Hawaiian welcomes competition, Dunkerley said.
"The issue here is not about competition," he said. "You don't play poker with people who have seen your hand."
Island Air, a smaller turboprop operation, has also joined in the fight, saying go! has "damaged yield throughout the marketplace."
'Irrational pricing structure'
"It is difficult to make a rational business decision when you're dealing with an irrational pricing structure and a competitor that has the ability to lose money on every flight," Island Air CEO Rob Mauracher said.
The battle for Hawaii's skies comes during record fuel prices and as Hawaiian and Aloha face pressure to perform for new investors after each emerging from Chapter 11.
Industry analyst Bob Mann said the concern of the "big two is that they somehow slip into the perilous third airline slot."
"That is a risk that any competitors should be and apparently are concerned about, and thus they match price even if their costs cannot match a new entrant competitor," he said.
Mann said Delta Air Lines didn't take AirTran Airways seriously in Atlanta and allowed the newcomer to prosper.
Several companies have tried to start up in Hawaii, but were quickly squeezed out of the market.
Mesa, however, is one of the nation's largest regional carriers, with 182 jets, 5,000 employees and revenues exceeding $1 billion.

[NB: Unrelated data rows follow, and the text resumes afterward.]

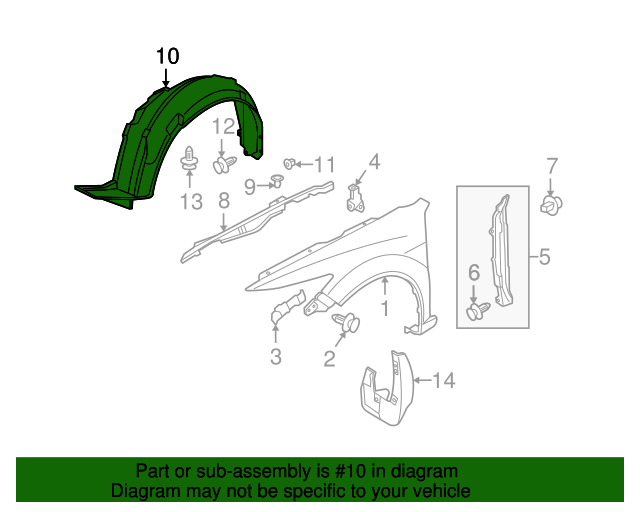 10

12

11

4

7

13

9

8

5

6

1

3

2

14

Part or sub-assembly is #10 in diagram
Diagram may not be specific to your vehicle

Aloha CEO David Banmiller has called Mesa's cut-rate fares a "sham" and a direct attack on the livelihood of Aloha's 3,500 employees and their families.
'An act of desperation'
"The scare tactics are just an act of desperation," Ornstein said.
A group of Aloha, Hawaiian and Island Air employees called "HERO" for Hawaii's (Airline) Employees Repelling Ornstein have created a Web site: http://www.dontflygo.com.

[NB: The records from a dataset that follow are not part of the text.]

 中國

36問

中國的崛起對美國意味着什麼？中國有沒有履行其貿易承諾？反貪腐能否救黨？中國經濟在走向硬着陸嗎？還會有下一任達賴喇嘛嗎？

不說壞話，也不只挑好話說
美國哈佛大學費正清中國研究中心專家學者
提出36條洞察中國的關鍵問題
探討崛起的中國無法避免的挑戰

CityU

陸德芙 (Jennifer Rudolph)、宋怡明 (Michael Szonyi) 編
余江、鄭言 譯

Things got ugly last month when the group sent a T-shirt to Ornstein containing a scribbled insult to his Jewish faith, along with profanities.
HERO later apologized for the remark.
"The more they attack me personally, I'm not going to say it doesn't affect me," Ornstein said. "I'll be very frank. I don't like it. As a result, it may make us change our plan. If you guys want to make it to the death. Have it your way.
"We've been tame so far. Very tame."
Hawaiian and Aloha are fighting back by aggressively marketing themselves as local companies with deep roots in the islands. They are hoping go! would just go away.
"We've been much more than simply another business doing business in Hawaii. We are woven into the fabric of Hawaii," Dunkerley said.
Ornstein, however, said he's in Hawaii for the long haul with plans of replacing his 50-seat aircraft with more efficient larger jets.
"We have no huge plans of dominating anything. We want to carve out our niche," he said.